The following code will show that this procedure will in general fail. Consider the transition matrix \(P\) given by
P <- matrix(c(1/4, 1/4, 1/2, 0,0,
1/4, 1/4,0,0,1/2,
1/4,0,0, 1/2, 1/4,
0,0,0,1/2, 1/2, 1/5, 1/5, 1/5, 1/5, 1/5), nrow =5)
P <-t(P)
P
## [,1] [,2] [,3] [,4] [,5]
## [1,] 0.25 0.25 0.5 0.0 0.00
## [2,] 0.25 0.25 0.0 0.0 0.50
## [3,] 0.25 0.00 0.0 0.5 0.25
## [4,] 0.00 0.00 0.0 0.5 0.50
## [5,] 0.20 0.20 0.2 0.2 0.20
We want to advance the chain one step, using the same randomness. We modify the step function that appeared in Making Markov chains converage, Section 2:
stepcoupled <- function(zinput){
xoutput=c(-1, -1, -1, -1, -1)
sameu = runif(1)
for(i in 1:5){
j=0
cumq = cumsum(P[zinput[i],])
while(xoutput[i] ==-1){
j<-j+1
if(sameu <= cumq[j]){xoutput[i] <-j}
}
}
xoutput
}
Now we want to repeat this until the paths meet. First, we define a method to check whether all the entries of a vector are equal.
check <- function(x){
output= 1
a = x[1]
for (i in 2: length(x)){
if (x[i] != a){output <-0}
}
output
}
london <- function(){
x = c(1,2,3,4,5)
while(check(x)==0){
x <- stepcoupled(x)
}
x
}
It is not hard to verify that the output \(K\) will not in general have the stationary distribution. In fact, one can cook up Markov chains where \(K\) even omits values \(k\), where \(\pi(k) >0\).
Q <- P
for(i in 1:10000){
Q <- Q %*% P
}
Q
## [,1] [,2] [,3] [,4] [,5]
## [1,] 0.1704036 0.1345291 0.1434978 0.2600897 0.2914798
## [2,] 0.1704036 0.1345291 0.1434978 0.2600897 0.2914798
## [3,] 0.1704036 0.1345291 0.1434978 0.2600897 0.2914798
## [4,] 0.1704036 0.1345291 0.1434978 0.2600897 0.2914798
## [5,] 0.1704036 0.1345291 0.1434978 0.2600897 0.2914798
x = replicate(1000, london()[1])
mean(x==5)
## [1] 0.692
The general idea is if we run an Markov chain from time \(-\infty\) to time \(0\), then if it is aperiodic and irreducible, by time \(0\) it will have reached the stationary distribution. Consider now \[ \begin{eqnarray*} && G_m(i)= \Big( X_{-m}=i, X_{-m+1}=\phi(i,U_{-m}), X_{-m+2}= \phi(X_{-m+1}, U_{-m+1}), \ldots X_0= \phi(X_{-1}, U_{-1}) \Big) \end{eqnarray*} \]

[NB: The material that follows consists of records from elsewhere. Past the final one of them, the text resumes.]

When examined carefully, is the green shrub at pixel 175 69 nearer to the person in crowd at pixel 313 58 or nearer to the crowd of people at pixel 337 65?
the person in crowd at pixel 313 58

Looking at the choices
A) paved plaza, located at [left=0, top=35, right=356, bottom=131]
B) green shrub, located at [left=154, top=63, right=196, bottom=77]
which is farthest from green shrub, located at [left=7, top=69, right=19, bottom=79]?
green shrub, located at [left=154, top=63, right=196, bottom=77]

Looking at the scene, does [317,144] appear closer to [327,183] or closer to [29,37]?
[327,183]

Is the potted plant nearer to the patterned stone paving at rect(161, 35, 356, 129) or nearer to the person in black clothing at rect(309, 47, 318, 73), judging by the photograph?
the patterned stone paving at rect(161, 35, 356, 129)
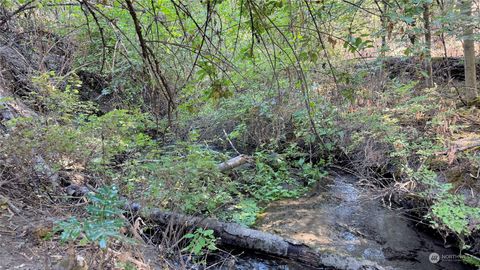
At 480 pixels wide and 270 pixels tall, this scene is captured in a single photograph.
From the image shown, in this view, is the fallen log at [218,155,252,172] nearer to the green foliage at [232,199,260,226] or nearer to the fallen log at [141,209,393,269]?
the green foliage at [232,199,260,226]

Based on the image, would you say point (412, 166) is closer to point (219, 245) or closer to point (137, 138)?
point (219, 245)

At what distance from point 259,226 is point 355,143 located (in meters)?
2.47

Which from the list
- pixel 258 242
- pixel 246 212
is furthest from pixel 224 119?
pixel 258 242

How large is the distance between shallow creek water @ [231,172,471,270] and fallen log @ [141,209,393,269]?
0.12m

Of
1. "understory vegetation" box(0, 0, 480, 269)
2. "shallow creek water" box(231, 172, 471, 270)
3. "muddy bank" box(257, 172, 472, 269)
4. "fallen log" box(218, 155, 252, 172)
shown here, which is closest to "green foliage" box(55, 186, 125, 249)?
"understory vegetation" box(0, 0, 480, 269)

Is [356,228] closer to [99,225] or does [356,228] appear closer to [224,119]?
[99,225]

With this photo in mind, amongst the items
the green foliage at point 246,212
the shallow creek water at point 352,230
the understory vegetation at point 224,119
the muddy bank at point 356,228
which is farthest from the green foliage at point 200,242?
the muddy bank at point 356,228

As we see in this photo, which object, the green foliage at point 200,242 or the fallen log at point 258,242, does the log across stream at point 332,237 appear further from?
the green foliage at point 200,242

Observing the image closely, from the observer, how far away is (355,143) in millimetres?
6082

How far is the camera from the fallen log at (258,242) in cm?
369

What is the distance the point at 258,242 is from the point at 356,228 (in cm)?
155

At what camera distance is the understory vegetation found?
1873 millimetres

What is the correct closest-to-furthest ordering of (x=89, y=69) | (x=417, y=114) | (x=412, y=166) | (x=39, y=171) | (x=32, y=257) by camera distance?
(x=32, y=257), (x=39, y=171), (x=412, y=166), (x=417, y=114), (x=89, y=69)

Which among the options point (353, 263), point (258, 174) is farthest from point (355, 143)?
point (353, 263)
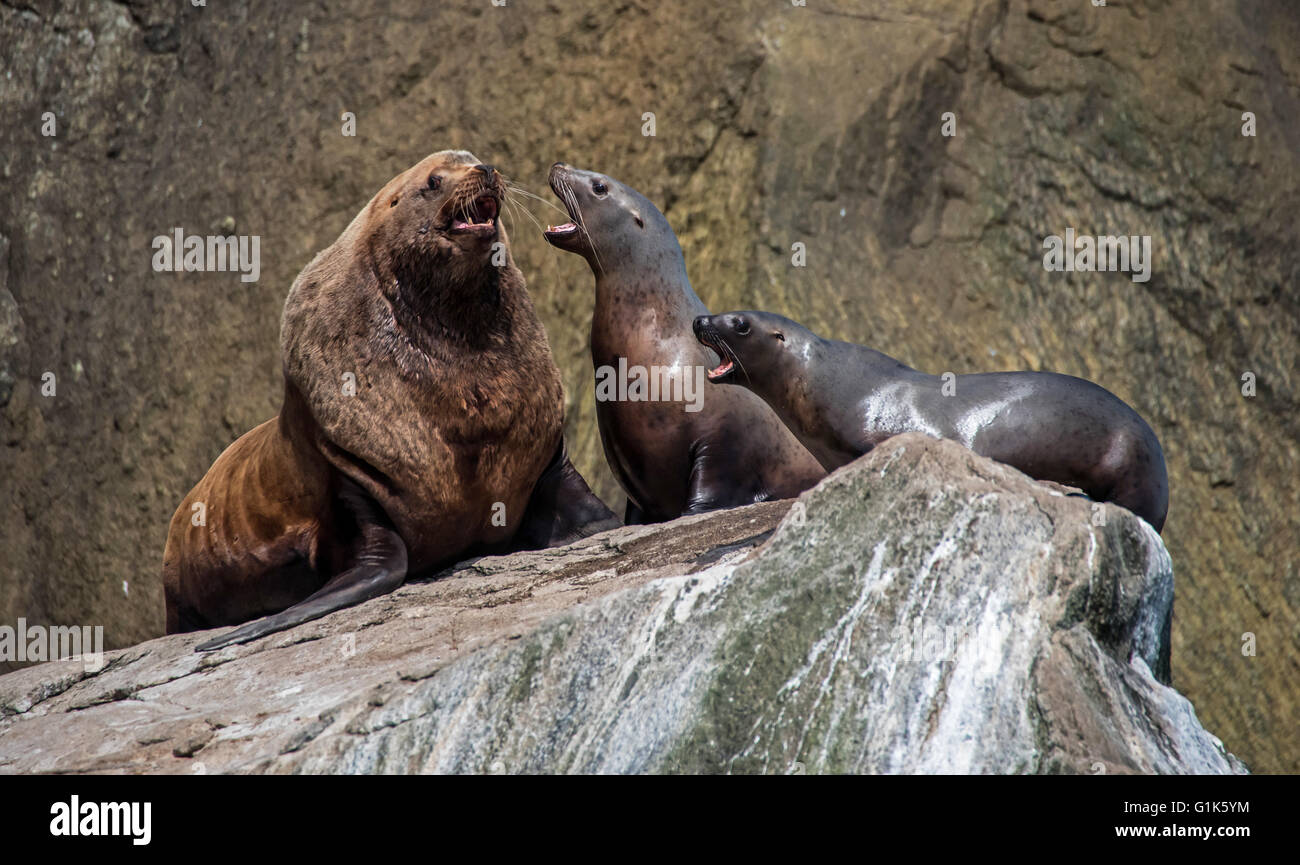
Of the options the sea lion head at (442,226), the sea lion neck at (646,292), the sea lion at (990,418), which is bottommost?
the sea lion at (990,418)

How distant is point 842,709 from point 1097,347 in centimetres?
605

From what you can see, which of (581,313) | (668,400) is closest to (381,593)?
(668,400)

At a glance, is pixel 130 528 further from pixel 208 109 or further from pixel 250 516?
pixel 250 516

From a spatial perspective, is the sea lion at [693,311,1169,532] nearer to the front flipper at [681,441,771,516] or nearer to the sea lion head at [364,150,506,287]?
the front flipper at [681,441,771,516]

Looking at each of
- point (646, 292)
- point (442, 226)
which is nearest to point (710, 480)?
point (646, 292)

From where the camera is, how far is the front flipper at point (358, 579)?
4816 millimetres

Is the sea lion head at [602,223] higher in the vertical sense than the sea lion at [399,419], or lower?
higher

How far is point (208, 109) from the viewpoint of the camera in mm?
9102

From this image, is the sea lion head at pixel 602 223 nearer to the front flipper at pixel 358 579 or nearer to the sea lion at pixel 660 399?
the sea lion at pixel 660 399

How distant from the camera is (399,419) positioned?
17.4 feet

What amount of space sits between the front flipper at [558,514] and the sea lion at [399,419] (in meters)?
0.01

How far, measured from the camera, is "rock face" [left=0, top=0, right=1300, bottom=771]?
8594mm

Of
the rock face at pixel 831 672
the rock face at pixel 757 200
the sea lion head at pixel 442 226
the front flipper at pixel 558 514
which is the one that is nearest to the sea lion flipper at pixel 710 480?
the front flipper at pixel 558 514

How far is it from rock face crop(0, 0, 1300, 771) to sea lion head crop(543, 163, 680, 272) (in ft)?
7.20
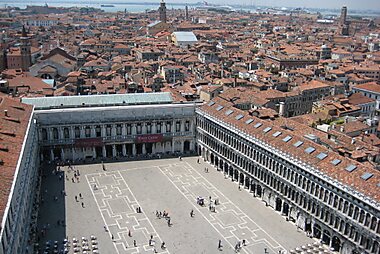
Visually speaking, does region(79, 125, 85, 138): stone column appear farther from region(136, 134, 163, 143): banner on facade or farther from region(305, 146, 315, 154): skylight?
region(305, 146, 315, 154): skylight

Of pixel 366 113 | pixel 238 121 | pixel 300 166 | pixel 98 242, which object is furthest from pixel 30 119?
pixel 366 113

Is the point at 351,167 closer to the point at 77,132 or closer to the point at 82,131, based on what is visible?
the point at 82,131

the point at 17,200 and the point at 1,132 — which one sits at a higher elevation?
the point at 1,132

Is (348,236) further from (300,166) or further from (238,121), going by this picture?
(238,121)

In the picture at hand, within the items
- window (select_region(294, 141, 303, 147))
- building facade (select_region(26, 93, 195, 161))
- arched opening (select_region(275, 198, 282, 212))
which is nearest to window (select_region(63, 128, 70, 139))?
building facade (select_region(26, 93, 195, 161))

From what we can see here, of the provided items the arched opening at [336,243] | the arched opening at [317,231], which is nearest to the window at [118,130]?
the arched opening at [317,231]
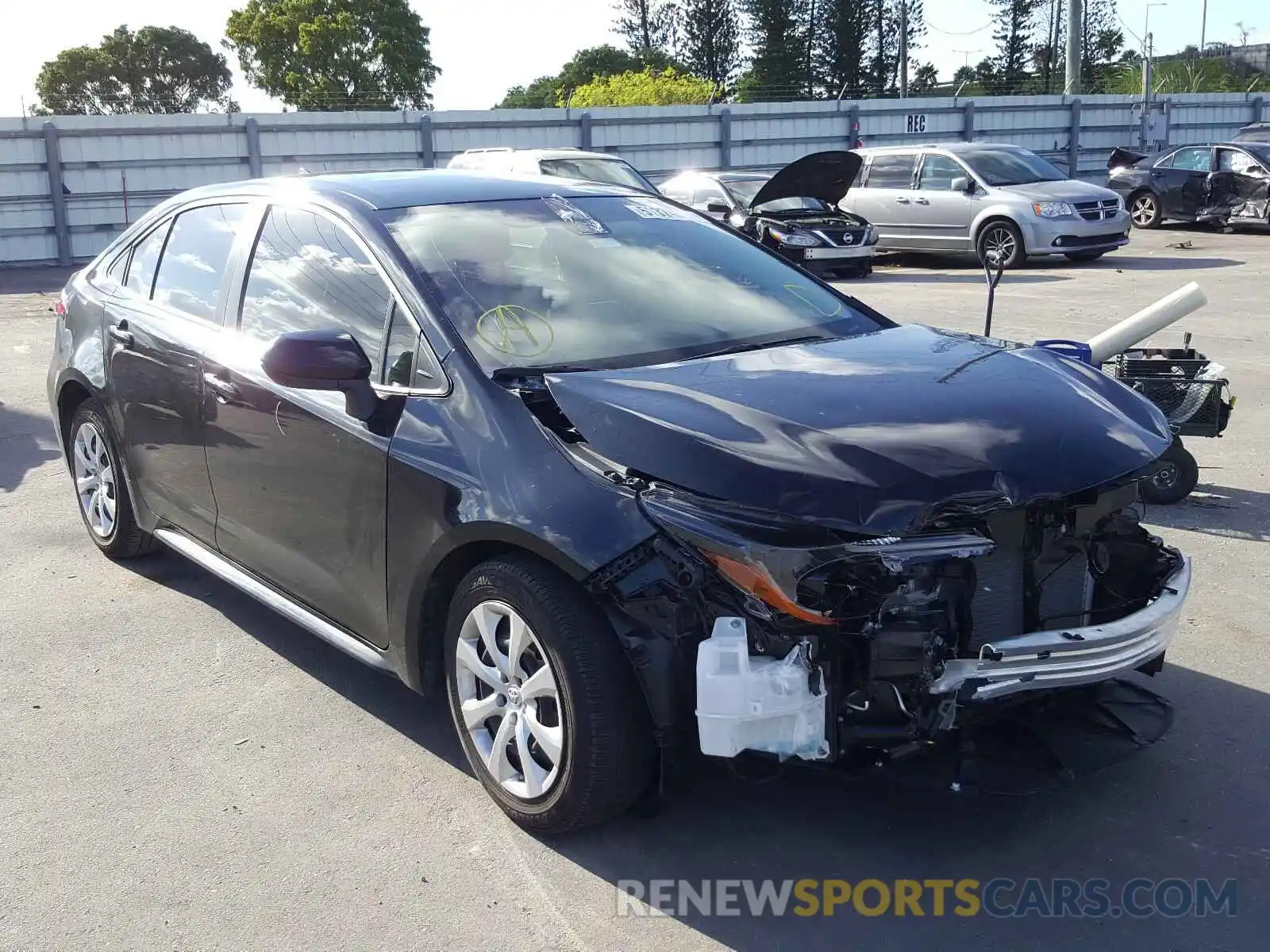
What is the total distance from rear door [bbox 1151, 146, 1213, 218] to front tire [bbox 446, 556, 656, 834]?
2093 centimetres

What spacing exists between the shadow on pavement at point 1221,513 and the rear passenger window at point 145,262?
456 cm

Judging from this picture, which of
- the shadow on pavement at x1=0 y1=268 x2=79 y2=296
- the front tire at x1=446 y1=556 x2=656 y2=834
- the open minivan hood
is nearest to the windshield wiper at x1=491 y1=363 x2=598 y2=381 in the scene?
the front tire at x1=446 y1=556 x2=656 y2=834

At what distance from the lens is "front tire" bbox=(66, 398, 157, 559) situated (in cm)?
523

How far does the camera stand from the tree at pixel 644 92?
48156 millimetres

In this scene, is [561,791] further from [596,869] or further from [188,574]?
[188,574]

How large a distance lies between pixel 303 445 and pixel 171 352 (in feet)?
3.41

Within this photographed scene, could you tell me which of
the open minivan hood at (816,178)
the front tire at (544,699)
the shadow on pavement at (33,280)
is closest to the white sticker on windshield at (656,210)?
the front tire at (544,699)

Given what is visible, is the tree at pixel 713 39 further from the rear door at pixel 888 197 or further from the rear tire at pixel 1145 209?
the rear door at pixel 888 197

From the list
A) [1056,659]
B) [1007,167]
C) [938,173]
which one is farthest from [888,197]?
[1056,659]

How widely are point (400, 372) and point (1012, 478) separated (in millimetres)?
1733

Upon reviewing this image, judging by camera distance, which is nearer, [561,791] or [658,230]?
[561,791]

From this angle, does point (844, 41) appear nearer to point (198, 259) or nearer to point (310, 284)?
point (198, 259)

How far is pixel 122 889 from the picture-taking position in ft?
10.2

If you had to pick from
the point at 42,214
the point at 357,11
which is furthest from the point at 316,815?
the point at 357,11
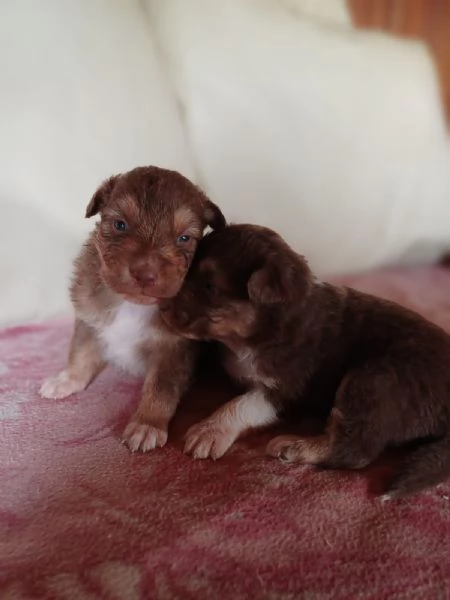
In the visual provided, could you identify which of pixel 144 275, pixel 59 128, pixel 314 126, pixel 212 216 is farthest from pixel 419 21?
pixel 144 275

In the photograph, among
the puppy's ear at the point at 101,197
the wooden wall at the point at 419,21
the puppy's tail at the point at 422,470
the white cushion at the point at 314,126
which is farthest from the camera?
the wooden wall at the point at 419,21

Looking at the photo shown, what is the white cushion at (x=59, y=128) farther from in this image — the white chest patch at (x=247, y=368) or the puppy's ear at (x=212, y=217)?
the white chest patch at (x=247, y=368)

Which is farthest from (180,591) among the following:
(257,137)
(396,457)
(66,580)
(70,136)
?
(257,137)

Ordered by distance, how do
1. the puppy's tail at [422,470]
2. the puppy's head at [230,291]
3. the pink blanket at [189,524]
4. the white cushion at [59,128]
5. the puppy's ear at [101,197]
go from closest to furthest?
the pink blanket at [189,524], the puppy's tail at [422,470], the puppy's head at [230,291], the puppy's ear at [101,197], the white cushion at [59,128]

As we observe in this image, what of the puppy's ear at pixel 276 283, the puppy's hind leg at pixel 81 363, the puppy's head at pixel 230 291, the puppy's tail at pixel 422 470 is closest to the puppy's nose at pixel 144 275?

Let \(g_m(i) = G_m(i)(m)= X_0\). We want to find the smallest \(M\) (hopefully finite) such that \(g_M\) is a constant function, for all starting values \(i\).
The subtle difference between the forward case and backward case is that \(g_{m} =g_M\) for all \(m \geq M\); this fact tells us that we need not go sample from \(-\infty\) to time \(0\) to achieve stationarity, we just need to go back to time \(-M\). Take \(K = g_M(1)=X_0\) to be realized value for the stationary distribution \(\pi\).
Again in order to simulate this, we must keep in mind this is a coupling, and we must use the same randomness each time. This is again a somewhat subtle matter, compared to other MCMC methods. This is the price we pay for the magic of exact sampling.
We will consider the same transition \(P\) and we modify the previous stepcoupled function to have greater control over the randomization.
stepcoupleu<- function(zinputu){
sameu = zinputu[6]
zinput = zinputu[-6]
xoutput=c(-1, -1, -1, -1, -1)
for(i in 1:5){
j=0
cumq = cumsum(P[zinput[i],])
while(xoutput[i] ==-1){
j<-j+1
if(sameu <= cumq[j]){xoutput[i] <-j}
}
}
xoutput
}
Here the rome function replaces the london function. Notice we need to keep track and re-use the uniform random variables generated.
rome <- function(){
x=c(1,2,3,4,5)
m=1
uhis=-99
while(check(x)==0){
x<-c(1,2,3,4,5)
m <- m+1
uhis <- c(uhis, runif(1))
for (i in 0:(m-2) ){
x <- stepcoupleu(c(x,uhis[m-i]))
}
}
x
}
rome()
## [1] 1 1 1 1 1
italy=( replicate(10000, rome()[1]) )
z=c(mean(italy==1),mean(italy==2),
mean(italy==3),mean(italy==4),mean(italy==5))
z
## [1] 0.1684 0.1306 0.1426 0.2596 0.2988
Compare with the previous forward result.